How-To: Route Queries Between TinyLM and SPRAPP Panel
Build a router that handles easy queries on-device with TinyLM and escalates hard ones to SPRAPP Panel.
The Pattern
This how-to builds a router that sends routine queries to TinyLM on-device and escalates only the hard, high-stakes ones to a cloud SPRAPP Panel. Done well, it captures most of TinyLM's privacy and cost benefits while keeping Panel's capability available when it's truly needed.
Why Route at All
Sending everything to a cloud panel is expensive and may leak data unnecessarily; running everything on a small local model caps your capability on hard problems. Routing lets each tool do what it's best at. The challenge is deciding, per query, which path to take.
Step 1: Define "Easy" for Your Domain
Start by characterizing the queries TinyLM handles well in your application — short, constrained, classification or extraction style, low stakes. Those stay on-device. Anything outside that envelope is a candidate for escalation. Be concrete; a vague definition produces a bad router.
Step 2: Try TinyLM First
For most queries, run TinyLM on-device first. It's private, has no per-call cost, and works offline. Capture not just its answer but any available signal of confidence or whether the task fit its strengths. The docs at https://doc.sprapp.com cover getting these signals.
Step 3: Decide Whether to Escalate
Escalate to SPRAPP Panel when the query is flagged high-stakes, when TinyLM's output looks low-confidence, or when the task plainly exceeds small-model capability. Keep this rule simple and inspectable — a router you can't reason about is a router you can't tune.
Step 4: Respect Data and Connectivity Constraints
Escalation sends data to the cloud, so gate it on policy and network availability. If the data isn't allowed to leave the device, don't escalate — fall back to TinyLM's best effort and surface the limitation. The privacy promise must survive the router.

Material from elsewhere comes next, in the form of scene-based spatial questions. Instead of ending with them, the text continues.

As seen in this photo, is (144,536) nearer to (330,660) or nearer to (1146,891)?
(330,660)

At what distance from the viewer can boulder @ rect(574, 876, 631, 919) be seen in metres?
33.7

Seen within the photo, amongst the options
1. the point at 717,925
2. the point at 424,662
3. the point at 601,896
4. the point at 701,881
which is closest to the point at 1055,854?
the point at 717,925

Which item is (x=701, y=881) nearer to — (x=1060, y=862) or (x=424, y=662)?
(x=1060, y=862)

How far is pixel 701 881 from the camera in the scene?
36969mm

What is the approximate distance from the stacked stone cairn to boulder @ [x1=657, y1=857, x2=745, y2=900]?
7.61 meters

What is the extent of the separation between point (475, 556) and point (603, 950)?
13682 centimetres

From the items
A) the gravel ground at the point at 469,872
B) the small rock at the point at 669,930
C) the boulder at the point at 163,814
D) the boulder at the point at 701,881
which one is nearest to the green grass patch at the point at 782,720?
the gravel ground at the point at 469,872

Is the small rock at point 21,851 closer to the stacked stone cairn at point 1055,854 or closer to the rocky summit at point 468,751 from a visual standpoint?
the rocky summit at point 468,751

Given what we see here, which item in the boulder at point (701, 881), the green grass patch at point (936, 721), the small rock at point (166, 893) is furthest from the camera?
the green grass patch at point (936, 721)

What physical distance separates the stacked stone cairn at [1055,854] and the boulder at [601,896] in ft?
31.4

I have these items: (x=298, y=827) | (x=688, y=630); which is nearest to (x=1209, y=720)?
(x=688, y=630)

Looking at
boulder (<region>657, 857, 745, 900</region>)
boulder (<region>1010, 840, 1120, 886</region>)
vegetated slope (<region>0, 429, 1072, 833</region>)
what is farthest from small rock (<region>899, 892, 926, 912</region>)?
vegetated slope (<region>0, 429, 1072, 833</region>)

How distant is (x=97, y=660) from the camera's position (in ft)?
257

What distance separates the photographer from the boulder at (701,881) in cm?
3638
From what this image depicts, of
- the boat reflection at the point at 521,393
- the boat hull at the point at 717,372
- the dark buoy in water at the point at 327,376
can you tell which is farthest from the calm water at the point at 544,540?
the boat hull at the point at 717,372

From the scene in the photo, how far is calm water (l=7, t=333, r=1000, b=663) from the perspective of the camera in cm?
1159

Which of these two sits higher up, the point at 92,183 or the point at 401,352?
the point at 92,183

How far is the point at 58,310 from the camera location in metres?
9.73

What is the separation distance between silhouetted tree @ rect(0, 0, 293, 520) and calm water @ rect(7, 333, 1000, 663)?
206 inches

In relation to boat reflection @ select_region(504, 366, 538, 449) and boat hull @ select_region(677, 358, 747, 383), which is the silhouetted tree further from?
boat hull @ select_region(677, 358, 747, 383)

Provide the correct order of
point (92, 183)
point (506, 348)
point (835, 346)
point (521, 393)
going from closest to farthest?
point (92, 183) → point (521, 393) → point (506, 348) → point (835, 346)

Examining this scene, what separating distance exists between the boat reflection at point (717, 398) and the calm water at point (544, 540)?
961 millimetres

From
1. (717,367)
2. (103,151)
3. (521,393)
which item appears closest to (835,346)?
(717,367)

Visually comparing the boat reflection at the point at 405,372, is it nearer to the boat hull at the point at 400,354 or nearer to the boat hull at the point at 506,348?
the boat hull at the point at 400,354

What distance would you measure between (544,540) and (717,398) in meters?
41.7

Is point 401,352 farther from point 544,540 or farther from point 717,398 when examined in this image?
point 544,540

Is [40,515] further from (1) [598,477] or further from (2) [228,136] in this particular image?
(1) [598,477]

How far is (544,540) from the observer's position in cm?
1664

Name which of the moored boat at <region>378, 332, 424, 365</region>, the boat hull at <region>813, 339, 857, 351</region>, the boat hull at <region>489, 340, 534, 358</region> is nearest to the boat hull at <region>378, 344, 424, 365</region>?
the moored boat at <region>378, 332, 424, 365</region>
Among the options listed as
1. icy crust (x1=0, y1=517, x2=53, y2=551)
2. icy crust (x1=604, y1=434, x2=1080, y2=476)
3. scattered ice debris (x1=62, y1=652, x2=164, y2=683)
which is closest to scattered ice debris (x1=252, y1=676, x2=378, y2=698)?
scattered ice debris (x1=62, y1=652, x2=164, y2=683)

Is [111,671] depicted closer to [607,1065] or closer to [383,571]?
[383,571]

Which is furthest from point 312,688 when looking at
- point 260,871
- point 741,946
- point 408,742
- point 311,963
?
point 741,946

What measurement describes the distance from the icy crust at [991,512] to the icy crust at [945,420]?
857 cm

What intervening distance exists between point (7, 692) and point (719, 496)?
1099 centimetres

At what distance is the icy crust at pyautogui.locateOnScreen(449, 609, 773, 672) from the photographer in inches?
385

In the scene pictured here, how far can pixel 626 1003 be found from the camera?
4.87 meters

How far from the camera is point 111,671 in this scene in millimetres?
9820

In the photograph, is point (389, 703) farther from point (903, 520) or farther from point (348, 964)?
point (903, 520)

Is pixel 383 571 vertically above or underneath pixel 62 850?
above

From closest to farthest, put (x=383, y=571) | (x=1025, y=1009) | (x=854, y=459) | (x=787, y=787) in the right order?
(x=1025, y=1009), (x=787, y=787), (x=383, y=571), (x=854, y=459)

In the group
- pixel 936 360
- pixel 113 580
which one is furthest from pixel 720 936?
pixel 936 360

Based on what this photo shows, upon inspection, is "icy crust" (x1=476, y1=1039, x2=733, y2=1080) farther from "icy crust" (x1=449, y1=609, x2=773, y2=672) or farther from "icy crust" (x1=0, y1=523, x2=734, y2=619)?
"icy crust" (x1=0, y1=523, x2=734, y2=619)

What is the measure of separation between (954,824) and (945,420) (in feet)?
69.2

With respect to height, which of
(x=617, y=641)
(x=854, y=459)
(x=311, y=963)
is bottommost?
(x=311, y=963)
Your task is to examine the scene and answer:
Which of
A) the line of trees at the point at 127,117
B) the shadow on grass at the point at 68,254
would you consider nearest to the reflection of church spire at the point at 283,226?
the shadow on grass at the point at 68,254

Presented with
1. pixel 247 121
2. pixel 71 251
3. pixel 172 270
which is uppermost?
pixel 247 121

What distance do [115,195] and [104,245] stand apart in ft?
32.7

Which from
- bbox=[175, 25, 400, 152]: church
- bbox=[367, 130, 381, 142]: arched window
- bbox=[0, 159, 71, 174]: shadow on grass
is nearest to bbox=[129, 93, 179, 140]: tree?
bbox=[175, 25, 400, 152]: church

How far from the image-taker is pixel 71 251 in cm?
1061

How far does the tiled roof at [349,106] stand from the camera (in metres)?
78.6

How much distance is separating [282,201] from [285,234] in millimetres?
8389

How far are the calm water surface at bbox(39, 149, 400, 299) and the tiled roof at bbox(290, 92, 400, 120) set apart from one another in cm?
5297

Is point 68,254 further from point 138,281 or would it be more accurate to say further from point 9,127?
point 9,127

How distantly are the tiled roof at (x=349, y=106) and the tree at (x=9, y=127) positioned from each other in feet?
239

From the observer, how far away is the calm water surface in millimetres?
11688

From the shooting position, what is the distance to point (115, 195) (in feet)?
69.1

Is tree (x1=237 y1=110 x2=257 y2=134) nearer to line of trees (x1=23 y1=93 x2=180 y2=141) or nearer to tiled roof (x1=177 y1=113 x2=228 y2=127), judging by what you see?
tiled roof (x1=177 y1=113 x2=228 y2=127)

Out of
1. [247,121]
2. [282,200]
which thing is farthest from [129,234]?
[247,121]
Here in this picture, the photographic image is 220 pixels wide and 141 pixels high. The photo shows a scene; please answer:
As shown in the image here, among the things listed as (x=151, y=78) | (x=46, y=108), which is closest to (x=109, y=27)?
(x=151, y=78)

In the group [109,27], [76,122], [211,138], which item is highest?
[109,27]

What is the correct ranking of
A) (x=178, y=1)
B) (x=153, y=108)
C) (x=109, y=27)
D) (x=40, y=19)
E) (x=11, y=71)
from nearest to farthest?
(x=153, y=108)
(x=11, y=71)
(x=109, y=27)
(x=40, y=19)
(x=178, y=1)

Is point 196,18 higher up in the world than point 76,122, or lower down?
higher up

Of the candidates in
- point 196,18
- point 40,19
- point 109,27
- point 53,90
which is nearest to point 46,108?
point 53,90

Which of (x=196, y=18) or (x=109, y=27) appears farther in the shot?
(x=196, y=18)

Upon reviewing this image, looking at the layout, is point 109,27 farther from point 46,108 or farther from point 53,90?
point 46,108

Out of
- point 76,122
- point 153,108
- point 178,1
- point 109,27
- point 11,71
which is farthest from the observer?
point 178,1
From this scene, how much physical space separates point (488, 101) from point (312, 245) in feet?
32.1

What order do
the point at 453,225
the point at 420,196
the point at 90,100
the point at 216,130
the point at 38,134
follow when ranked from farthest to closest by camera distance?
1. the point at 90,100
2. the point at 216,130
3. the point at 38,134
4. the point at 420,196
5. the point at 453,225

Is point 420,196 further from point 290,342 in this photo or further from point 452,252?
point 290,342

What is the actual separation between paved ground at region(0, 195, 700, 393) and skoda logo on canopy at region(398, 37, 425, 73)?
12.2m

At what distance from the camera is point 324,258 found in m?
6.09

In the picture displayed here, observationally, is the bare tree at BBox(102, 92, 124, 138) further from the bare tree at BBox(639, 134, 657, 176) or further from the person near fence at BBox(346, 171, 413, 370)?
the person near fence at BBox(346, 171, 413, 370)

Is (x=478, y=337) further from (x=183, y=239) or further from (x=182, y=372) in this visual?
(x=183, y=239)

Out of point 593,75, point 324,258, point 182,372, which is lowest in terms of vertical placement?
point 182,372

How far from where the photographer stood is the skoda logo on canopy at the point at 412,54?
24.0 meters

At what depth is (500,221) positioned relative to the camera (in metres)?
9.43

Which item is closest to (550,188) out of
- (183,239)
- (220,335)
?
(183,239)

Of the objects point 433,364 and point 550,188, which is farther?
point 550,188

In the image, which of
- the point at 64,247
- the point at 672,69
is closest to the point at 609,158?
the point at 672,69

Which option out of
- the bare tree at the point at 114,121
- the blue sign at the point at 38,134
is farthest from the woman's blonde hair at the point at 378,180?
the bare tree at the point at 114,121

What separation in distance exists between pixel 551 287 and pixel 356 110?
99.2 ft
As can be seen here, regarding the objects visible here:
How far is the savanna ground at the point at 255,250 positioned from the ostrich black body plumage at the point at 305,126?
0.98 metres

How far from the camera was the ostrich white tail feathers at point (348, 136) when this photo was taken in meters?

Step 5: Call SPRAPP Panel for the Hard Cases
When escalation is warranted and permitted, send the query to Panel for multi-model reasoning. Because only the genuinely hard cases reach it, you're spending the expensive call where it adds the most value.
Step 6: Log Both Paths
Record which path each query took and how it turned out. Review escalations that TinyLM could have handled, and on-device answers that should have escalated. Use that to refine your "easy" definition over time.
Honest Tradeoff
No router is perfect — you'll mis-route some queries either way. The goal isn't perfection; it's spending capability and cloud exposure only where they pay off. Tune the threshold against your real traffic, as documented at https://doc.sprapp.com.
Result
You have a stack that's private and cheap by default and powerful when it counts, with a routing rule you can inspect and improve.